While this first graph shows a 30-year history of outperformance by the S&P 500 Equal Weight Index, I have examined equal-weighting versus capitalization-weighting over even longer time horizons. In "Very Long-Term Excess Returns From Equal-Weighting," I demonstrated that equal-weighting U.S. stocks have outperformed capitalization-weighting by 2.8% per annum for a period stretching from 1927 to 2016. Over that long time period, simply equal-weighting the same stock market constituents would have produced cumulative returns that are nearly 10x higher.
In late April 2019, I published Rolling Returns: Equal-Weighted vs. Cap-Weighted that showed that as holding periods extend that equal-weighting is more likely to outperform cap-weighting in a broad subset of the U.S. stock market. Using a 90-year dataset, equal-weighting had outperformed in every rolling 40-year period - roughly the length of time from early adulthood saving to disinvestment during retirement.
Over that full dataset, equal-weighting beat cap-weighting by 2.69% per year, but over the last forty years, that is just 0.82% per year. That begs the question of whether anything has changed. In 2019, the tech heavy cap-weighted index outperformed the equal-weighted index by around 2.2%.
One could hypothesize that the network effects involved in large technology companies encourage "winner take all" markets that lead to relative gains of market cap giants. E-commerce (Amazon; AMZN), internet search (Alphabet; GOOGL), social networking (Facebook; FB), email, and mobile phone operating systems and ecosystems (Apple; AAPL) all encourage this type of market dynamic. Others might argue that lax anti-trust regulation has allowed for the creation of market giants that have benefited cap-weighting like never before. Globalization that has seen U.S. multinationals dominate could also be driving relative gains of mega caps.

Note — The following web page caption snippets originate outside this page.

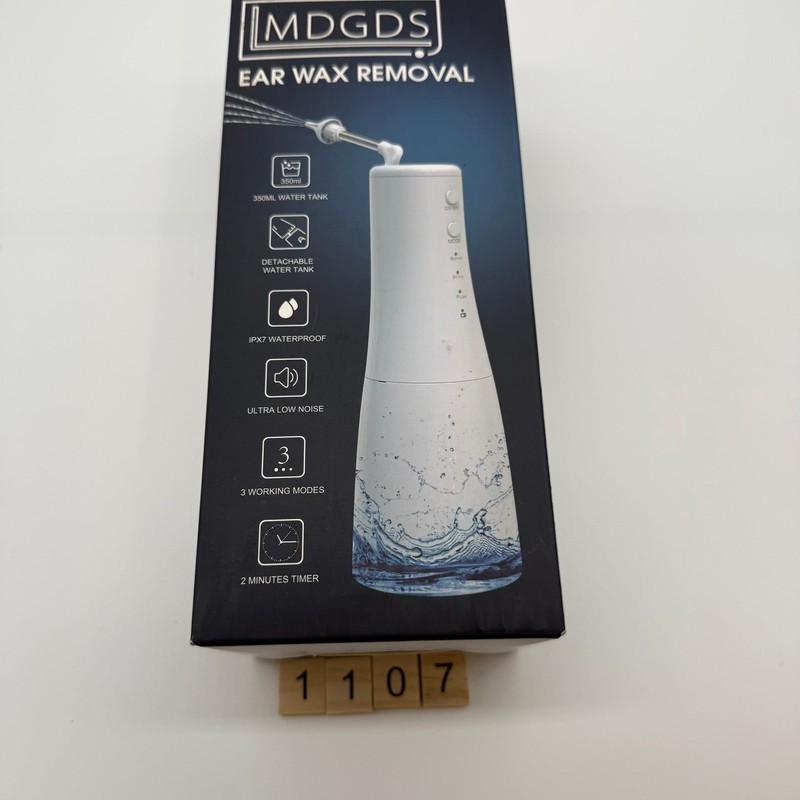 MDGDS Ear Wax Removal Irrigator 350ml Water Tank IPX7 Waterproof 3 Modes gallery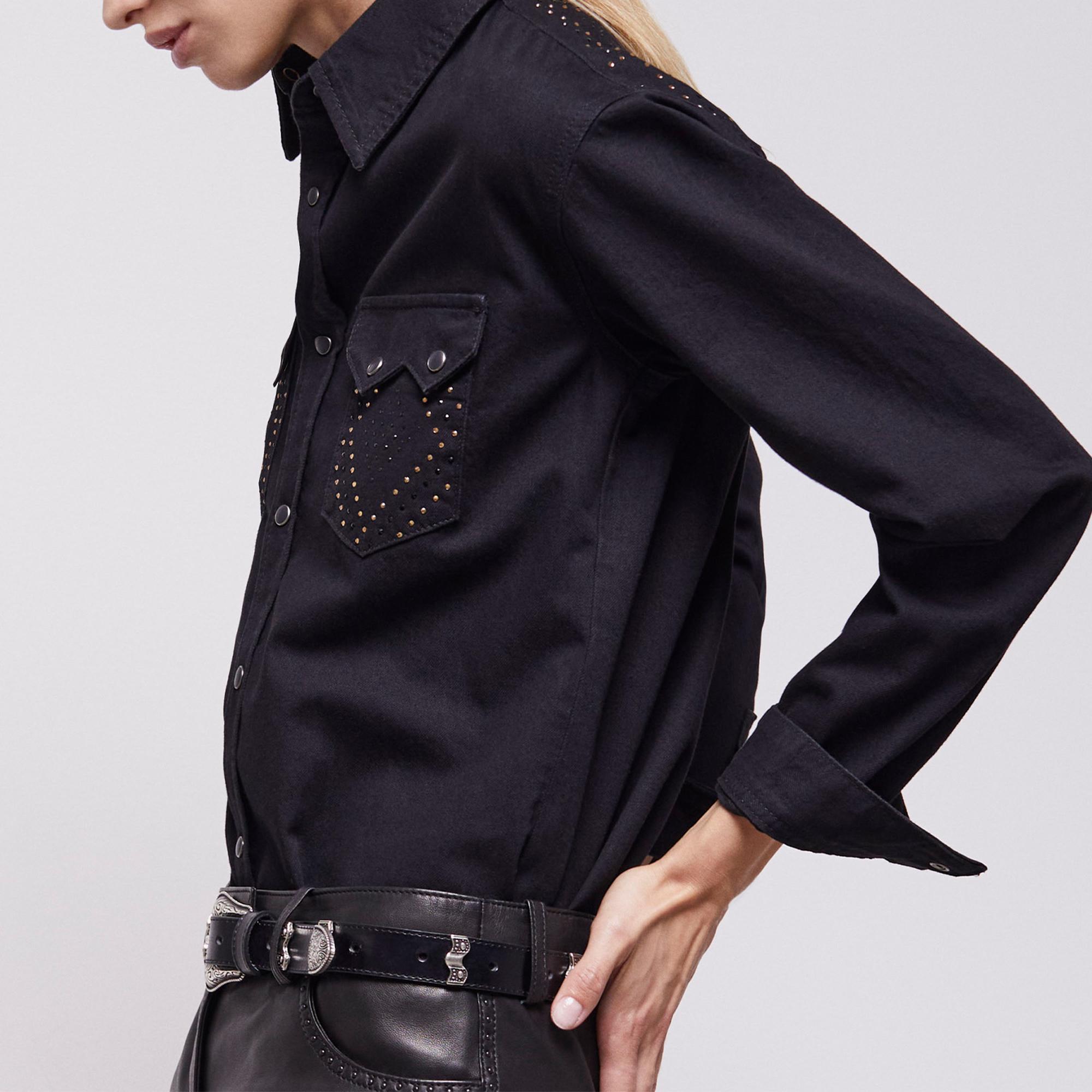 KADIN SİYAH GÖMLEK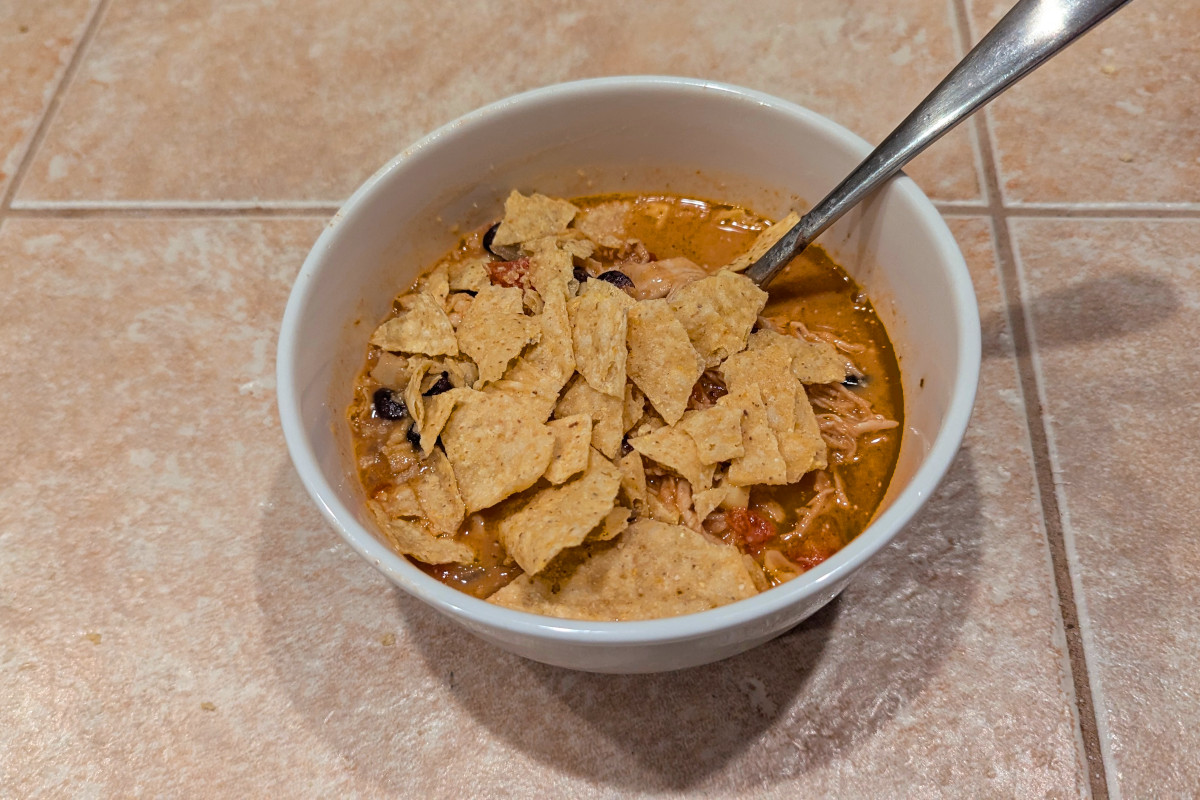 Easy creamy chicken tortilla soup recipe
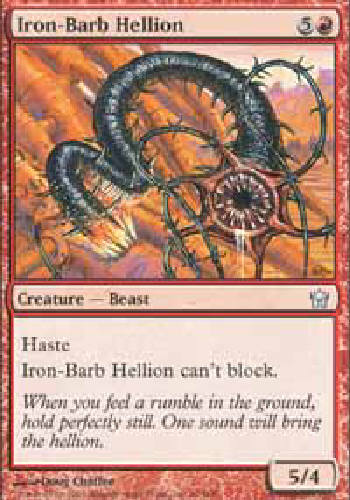 Magic the Gathering Fifth Dawn Iron-Barb Hellion X 4 NM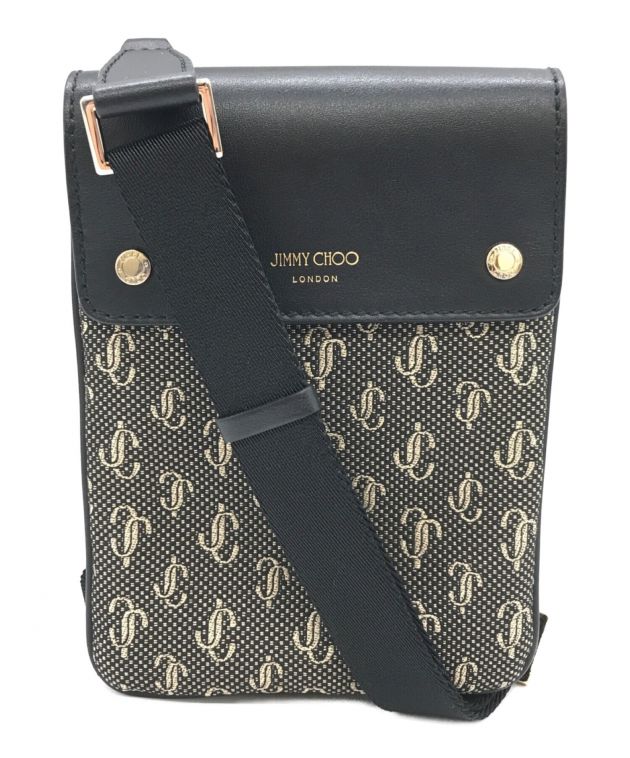 中古・古着通販】JIMMY CHOO (ジミーチュウ) ショルダーバッグ ブラック×ベージュ｜ブランド・古着通販 トレファク公式【TREFAC  FASHION】スマホサイト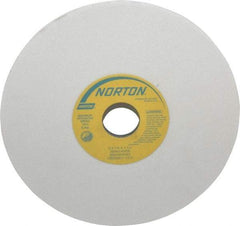 Norton - 8" Diam x 1-1/4" Hole x 1/4" Thick, K Hardness, 80 Grit Surface Grinding Wheel - Aluminum Oxide, Type 1, Medium Grade, 3,600 Max RPM, Vitrified Bond, No Recess - All Tool & Supply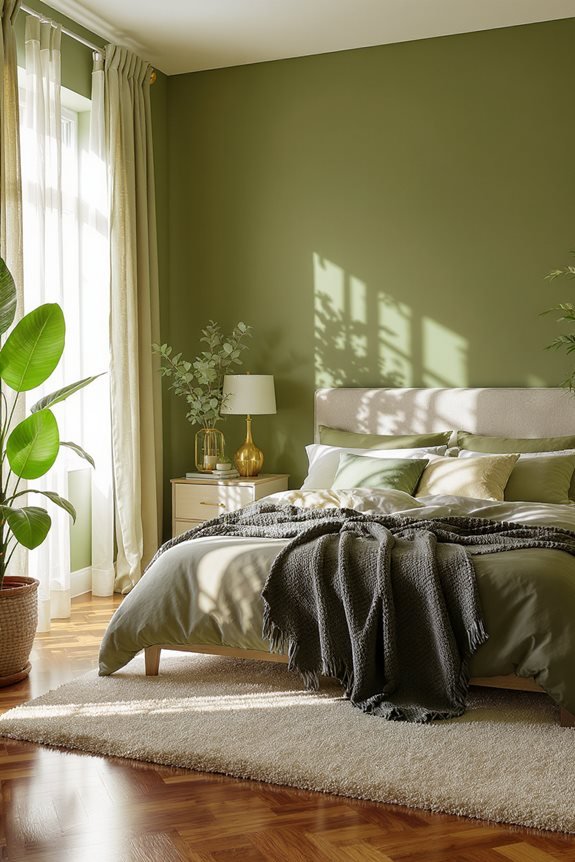 brass lamps enhance room ambiance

While cap-weighted giants have seen strong relative gains over the back half of this current economic cycle, this time is likely no different. In Why Does an Equal-Weighted Portfolio Outperform Value and Price-Weighted Portfolios, authors Yuliya Plyakha, Raman Uppal, and Grigory Vilkov confirmed in 2012 that "that the equal-weighted portfolio outperforms the value- and price-weighted portfolios partly because of its higher exposure to the market, size, and value risk factors." The authors also added that equal-weighting generates alpha, "whose source is the portfolio's monthly rebalancing that takes advantage of reversal, idiosyncratic volatility, and the lead-lag characteristics of stock returns at the monthly frequency."
I hope this article helps Seeking Alpha readers frame the relative performance of equal-weighting through a historical lens. Over long-time intervals, I still believe that equal-weighting has a better chance of capturing structural alpha (size and value) and will produce higher returns than the typical cap-weighted index. This traditional strategy may not be smart beta, but for long-term buy-and-hold investors, it may just be smart.

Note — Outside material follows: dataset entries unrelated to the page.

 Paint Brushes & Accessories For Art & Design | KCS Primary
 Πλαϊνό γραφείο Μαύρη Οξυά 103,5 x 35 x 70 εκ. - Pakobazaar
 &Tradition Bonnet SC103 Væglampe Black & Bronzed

Disclaimer: My articles may contain statements and projections that are forward-looking in nature, and therefore inherently subject to numerous risks, uncertainties and assumptions. While my articles focus on generating long-term risk-adjusted returns, investment decisions necessarily involve the risk of loss of principal. Individual investor circumstances vary significantly, and information gleaned from my articles should be applied to your own unique investment situation, objectives, risk tolerance, and investment horizon.
Disclosure: I am/we are long RSP,SPY. I wrote this article myself, and it expresses my own opinions. I am not receiving compensation for it (other than from Seeking Alpha). I have no business relationship with any company whose stock is mentioned in this article.